Addleshaw Booth & Co
- Headquarters: Manchester, United Kingdom
- Major practice areas: General practice
- Date founded: 1997
- Company type: Partnership
- Dissolved: 1 May 2003

= Addleshaw Booth & Co =

English law firm

Addleshaw Booth & Co was an English law firm which merged with Theodore Goddard in May 2003 to form Addleshaw Goddard.

==History==
Addleshaw Booth & Co traces its roots back to the very first public record of solicitors in the UK – the Law List – published in 1775.

Nicholas Smith founds the firm in 1775, and Samuel Lister Booth is admitted as a solicitor in 1823. The successors of these practices combined over the years to become Booth, Clough & Booth in 1869. Further amalgamations lead to the firm becoming Booth & Co based in Leeds. in c.1936. John William Addleshaw begins legal practice in 1857 and enters partnership with William Warburton in 1873. The firm becomes Addleshaw & Sons in 1904, and then Addleshaw Sons & Latham in 1917 based in Manchester.

Addleshaw Booth & Co was formed in 1997 by a merger between the Leeds-based Booth & Co. and the Manchester-based Addleshaw Sons & Latham.
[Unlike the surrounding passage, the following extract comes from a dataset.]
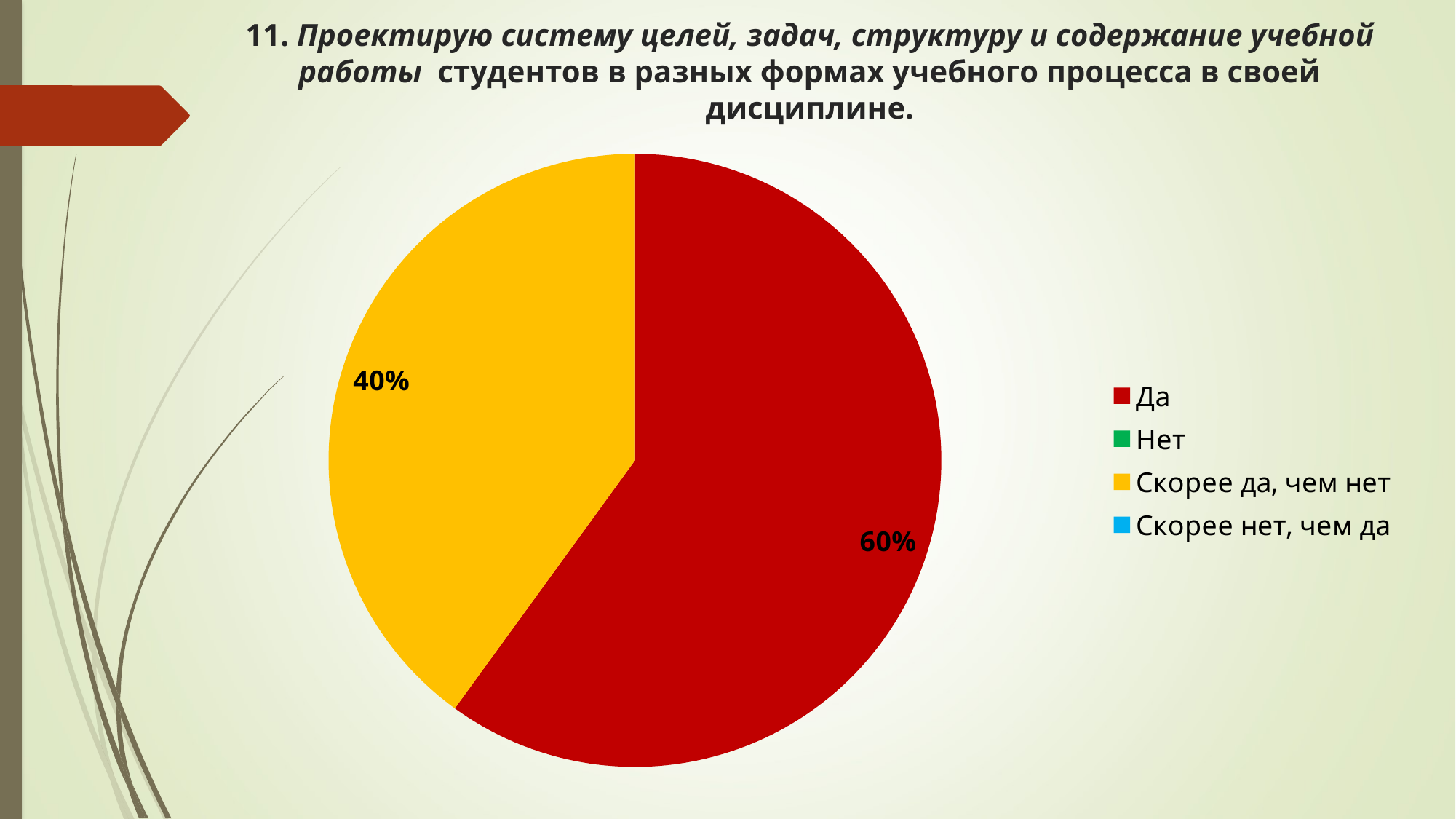
What kind of chart is shown on the slide? pie chart What colour is the slice for "Да"? red What share of the pie does "Скорее да, чем нет" take? 40% What share of the pie does "Да" take? 60% Which category has the largest slice of the pie? Да How many slices are visible in the pie? 2 Is the share for "Да" greater or less than 50%? greater What is the difference in percentage points between the "Да" slice and the "Скорее да, чем нет" slice? 20% Which of the two visible slices is larger, "Да" or "Скорее да, чем нет"? Да How many entries does the legend list? 4 What colour is the slice for "Скорее да, чем нет"? yellow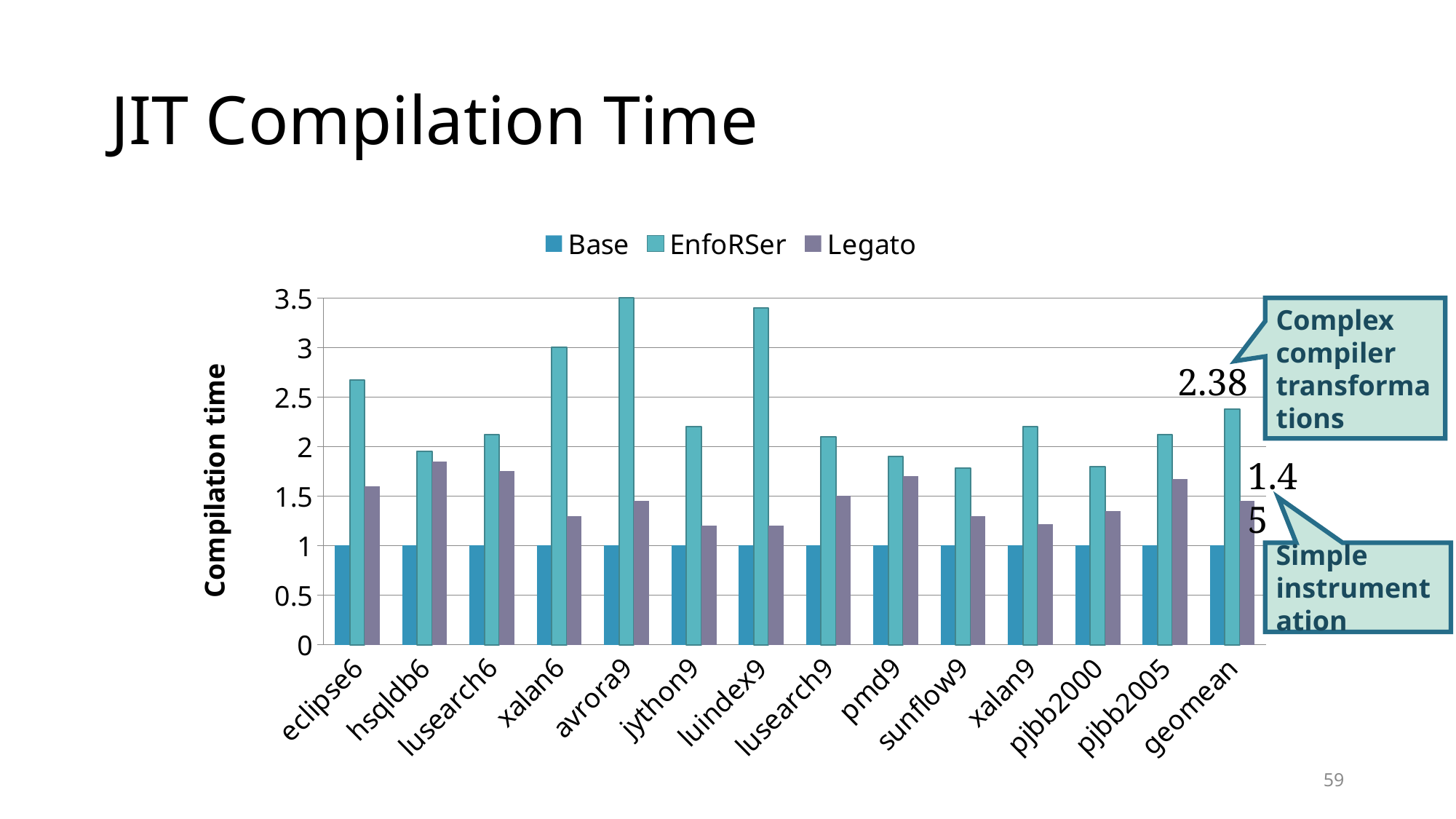
Is the EnfoRSer value for xalan6 greater or less than 2.5? greater Which category has the highest EnfoRSer bar? avrora9 What is the title of the y axis? Compilation time What is the EnfoRSer value for geomean? 2.38 Is the Legato value for xalan6 greater or less than 1.5? less What kind of chart is shown on the slide? bar chart How many series does the legend list? 3 What is the Legato value for geomean? 1.45 For avrora9, which is larger: the EnfoRSer value or the Legato value? EnfoRSer What is the Base value for eclipse6? 1 How many categories are shown on the x axis? 14 What is the difference between the EnfoRSer and Legato values for geomean? 0.93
Addleshaw Booth was a 'heavyweight' in the North of England legal sector, with offices in Leeds and Manchester. Its local standing, amongst other things, led to the firm's high-profile appointment as the official lawyers to the 2002 Commonwealth Games.

Addleshaw Booth was the employer of Sally Clark (and also her husband), the solicitor wrongly convicted of murdering her two sons in 1999.

It was a member of the Norton Rose M5 alliance, which disbanded in 1998.

However, the firm's small office in London, and its failure to garner City-based clients, led to the tie-up with Theodore Goddard in the spring of 2003 to become Addleshaw Goddard. Seen by many commentators in the legal sector as a takeover, the majority of the management board of the new firm were made up of Addleshaw Booth & Co's partners.